Brian also made time to do what had to be the nastiest job of the day, which was cleaning out the cooler from last year. Chris and I had a little misunderstanding last year after our party. I asked him if he emptied out the cooler and he said "Yes." The misunderstanding happened when I thought he was actually listening to the question and giving an honest answer, and he was thinking, "I don't know what she just asked because I was watching football, but if I say 'yes' I bet I won't have to do anything else." So a couple of weeks later when I went to move the cooler from the back porch to the garage, I noticed it was awfully heavy. Lo and Behold, inside were two beers and a few gallons of water! Oh, and some nasty mold/mildew stuff. So I emptied it and left it to dry... and never really got back to it. Brian bravely donned the yellow rubber gloves this year, and armed with Tilex, a sponge, and the water hose, he scrubbed that bad boy clean. Oddly, Brian also made sure the cooler was empty and wiped out before they left the next day. Guess he didn't want to get stuck with THAT job ever again. :-)

Chris got the tree up, and with Athena's instant fascination with it, we have opted for a "Lights Only" tree this year. We'll do ornaments again next year, when Athena is older and The Nameless One is still not really reaching for stuff... well, we hope.

Sophie and I did cook a few things. She had more energy than I, but we both rested often and Sophie actually nodded off on the couch at about 10:30 when most of the guests had left. I'm looking forward to cooking more next year, although with three kids underfoot most of the day, I wonder how productive we'll be. Life is just chugging forward, isn't it?!

Sunday, December 04, 2005

What Are the Odds?

I watch very little television. What I DO watch tends to be for kids (for Athena) or something somewhat educational (history, discovery, etc.) And on Sundays, I have a sort of tradition of folding laundry and watching Extreme Makeover Home Edition. It's one of the few shows on that I find regularly good and worthwhile. And, of course, it always makes me cry. Which I hate to do. Cry at television shows or movies, that is. Not cry in general.

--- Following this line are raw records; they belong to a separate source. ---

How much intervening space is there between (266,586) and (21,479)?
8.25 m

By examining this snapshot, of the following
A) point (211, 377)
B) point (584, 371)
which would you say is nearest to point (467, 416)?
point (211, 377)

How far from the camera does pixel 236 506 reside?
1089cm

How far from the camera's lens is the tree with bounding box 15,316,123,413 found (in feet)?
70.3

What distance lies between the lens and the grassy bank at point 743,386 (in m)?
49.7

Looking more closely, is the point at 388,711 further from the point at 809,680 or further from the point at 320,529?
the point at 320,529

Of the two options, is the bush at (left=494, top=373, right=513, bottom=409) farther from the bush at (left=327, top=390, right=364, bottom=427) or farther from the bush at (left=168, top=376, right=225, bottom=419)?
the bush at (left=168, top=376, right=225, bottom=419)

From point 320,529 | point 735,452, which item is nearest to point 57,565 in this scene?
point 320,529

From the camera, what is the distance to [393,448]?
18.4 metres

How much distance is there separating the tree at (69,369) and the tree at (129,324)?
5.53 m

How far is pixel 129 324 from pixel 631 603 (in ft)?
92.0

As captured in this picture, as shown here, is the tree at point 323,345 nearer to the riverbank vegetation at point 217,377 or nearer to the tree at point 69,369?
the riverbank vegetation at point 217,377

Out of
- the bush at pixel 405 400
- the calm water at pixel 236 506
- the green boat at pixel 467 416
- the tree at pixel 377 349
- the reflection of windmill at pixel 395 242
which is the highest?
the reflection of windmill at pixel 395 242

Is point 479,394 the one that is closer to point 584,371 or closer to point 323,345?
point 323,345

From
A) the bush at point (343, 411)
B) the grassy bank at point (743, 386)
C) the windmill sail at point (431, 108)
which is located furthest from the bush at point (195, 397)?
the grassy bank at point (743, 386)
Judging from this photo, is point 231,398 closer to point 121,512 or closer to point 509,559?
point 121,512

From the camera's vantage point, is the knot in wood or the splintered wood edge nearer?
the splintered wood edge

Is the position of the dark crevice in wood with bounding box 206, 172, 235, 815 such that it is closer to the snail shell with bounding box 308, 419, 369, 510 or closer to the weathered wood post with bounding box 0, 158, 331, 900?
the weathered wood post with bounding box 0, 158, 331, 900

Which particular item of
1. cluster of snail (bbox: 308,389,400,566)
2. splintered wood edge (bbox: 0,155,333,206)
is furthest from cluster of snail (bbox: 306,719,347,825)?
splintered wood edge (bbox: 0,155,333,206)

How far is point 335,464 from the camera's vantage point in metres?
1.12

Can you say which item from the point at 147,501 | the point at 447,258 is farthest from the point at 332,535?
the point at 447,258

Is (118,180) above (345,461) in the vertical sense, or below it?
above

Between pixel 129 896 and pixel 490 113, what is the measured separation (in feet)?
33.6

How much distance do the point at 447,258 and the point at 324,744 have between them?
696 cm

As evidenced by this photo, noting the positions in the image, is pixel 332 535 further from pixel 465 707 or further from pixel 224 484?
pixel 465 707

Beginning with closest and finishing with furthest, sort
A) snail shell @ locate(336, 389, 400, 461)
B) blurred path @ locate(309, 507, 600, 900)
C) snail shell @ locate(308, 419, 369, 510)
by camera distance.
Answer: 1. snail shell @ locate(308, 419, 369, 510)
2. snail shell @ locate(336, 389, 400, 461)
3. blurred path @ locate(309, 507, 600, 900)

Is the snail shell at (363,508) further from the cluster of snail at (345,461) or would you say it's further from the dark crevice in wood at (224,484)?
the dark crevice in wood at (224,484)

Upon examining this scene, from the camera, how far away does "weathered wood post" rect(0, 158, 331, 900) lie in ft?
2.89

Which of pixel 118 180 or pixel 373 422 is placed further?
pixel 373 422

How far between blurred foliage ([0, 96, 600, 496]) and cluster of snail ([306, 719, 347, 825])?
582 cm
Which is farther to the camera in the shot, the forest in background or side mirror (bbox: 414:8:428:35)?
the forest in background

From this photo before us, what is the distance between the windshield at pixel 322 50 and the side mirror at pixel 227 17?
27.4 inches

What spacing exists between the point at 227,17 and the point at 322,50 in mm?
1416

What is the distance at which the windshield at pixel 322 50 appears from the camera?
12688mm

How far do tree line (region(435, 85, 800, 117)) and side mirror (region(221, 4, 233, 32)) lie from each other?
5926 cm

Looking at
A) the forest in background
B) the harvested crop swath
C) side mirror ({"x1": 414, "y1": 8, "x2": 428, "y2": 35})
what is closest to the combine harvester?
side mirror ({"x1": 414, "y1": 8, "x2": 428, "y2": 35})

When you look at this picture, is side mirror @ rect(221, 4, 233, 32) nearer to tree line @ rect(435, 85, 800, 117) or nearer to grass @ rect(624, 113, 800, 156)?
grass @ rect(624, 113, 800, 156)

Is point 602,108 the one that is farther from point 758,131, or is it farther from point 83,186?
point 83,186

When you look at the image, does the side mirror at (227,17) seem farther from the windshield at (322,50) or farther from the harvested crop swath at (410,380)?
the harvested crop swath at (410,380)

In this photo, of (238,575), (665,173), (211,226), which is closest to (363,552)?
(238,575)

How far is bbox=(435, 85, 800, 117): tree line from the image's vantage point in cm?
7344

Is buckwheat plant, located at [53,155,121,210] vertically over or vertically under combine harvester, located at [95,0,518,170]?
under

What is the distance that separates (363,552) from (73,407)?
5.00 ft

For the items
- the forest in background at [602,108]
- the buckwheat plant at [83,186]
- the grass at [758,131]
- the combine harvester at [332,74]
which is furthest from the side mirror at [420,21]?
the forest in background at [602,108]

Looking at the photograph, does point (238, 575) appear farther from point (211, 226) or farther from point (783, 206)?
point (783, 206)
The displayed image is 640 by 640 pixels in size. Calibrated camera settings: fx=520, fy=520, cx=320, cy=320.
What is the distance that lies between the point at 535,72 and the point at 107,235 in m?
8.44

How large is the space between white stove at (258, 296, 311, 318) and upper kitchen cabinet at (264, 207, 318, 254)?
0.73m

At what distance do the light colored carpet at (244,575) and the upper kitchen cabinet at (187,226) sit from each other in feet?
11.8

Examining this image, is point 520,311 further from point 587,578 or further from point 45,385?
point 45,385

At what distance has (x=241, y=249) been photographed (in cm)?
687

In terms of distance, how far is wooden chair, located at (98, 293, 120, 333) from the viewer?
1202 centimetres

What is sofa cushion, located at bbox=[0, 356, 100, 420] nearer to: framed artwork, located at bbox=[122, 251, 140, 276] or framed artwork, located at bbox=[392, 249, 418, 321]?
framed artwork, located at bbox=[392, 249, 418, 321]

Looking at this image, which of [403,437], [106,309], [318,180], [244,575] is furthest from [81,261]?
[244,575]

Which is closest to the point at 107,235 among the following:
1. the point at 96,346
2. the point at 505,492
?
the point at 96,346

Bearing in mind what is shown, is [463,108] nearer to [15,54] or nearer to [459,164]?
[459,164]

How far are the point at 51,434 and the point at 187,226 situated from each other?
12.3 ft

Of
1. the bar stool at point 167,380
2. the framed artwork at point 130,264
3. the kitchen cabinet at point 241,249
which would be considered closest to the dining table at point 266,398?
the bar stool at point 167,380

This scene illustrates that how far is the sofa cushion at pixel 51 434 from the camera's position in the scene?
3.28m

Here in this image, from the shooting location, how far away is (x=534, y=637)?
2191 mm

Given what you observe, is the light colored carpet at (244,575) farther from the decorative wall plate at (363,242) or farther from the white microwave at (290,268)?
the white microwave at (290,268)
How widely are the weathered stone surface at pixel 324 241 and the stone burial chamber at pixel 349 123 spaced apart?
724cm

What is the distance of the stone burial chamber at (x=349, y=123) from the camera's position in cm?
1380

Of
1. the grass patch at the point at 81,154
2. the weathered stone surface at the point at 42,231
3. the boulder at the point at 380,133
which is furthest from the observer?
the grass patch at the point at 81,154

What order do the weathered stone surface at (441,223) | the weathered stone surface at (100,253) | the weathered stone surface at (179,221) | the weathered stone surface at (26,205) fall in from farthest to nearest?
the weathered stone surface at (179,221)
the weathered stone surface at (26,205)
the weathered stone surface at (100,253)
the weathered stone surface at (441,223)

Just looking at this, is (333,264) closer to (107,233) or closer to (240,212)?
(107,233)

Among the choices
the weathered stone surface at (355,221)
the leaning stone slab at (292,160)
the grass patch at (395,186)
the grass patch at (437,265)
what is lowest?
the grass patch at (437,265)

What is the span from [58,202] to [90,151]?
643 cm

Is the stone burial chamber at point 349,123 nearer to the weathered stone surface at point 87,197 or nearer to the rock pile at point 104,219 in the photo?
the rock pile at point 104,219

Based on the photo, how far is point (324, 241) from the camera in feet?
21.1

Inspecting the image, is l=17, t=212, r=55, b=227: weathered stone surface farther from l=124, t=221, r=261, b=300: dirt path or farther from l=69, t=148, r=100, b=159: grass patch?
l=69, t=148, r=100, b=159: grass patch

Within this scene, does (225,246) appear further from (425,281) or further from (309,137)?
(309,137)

So tonight, I had actually already folded the laundry and I was downstairs heating up a snack. Chris came down to watch his DVRed episodes of Lost, so I asked if he minded if I just catch the opening of Extreme Makeover while my snack finished heating so I wouldn't miss any of the back story. He happily agreed and settled down to watch with me.

Well, I didn't prepare for this episode by going online to see what the family's hardship was. I don't like to do that anyway because I feel the show is better if I just watch it. This week, a widower and his three daughters (ages 6, 2.5 and maybe 8 months... if that old) asked for help. Turns out his wife died ON MOTHER'S DAY, no less, from a heart problem that was related to the strain of pregnancy and delivery.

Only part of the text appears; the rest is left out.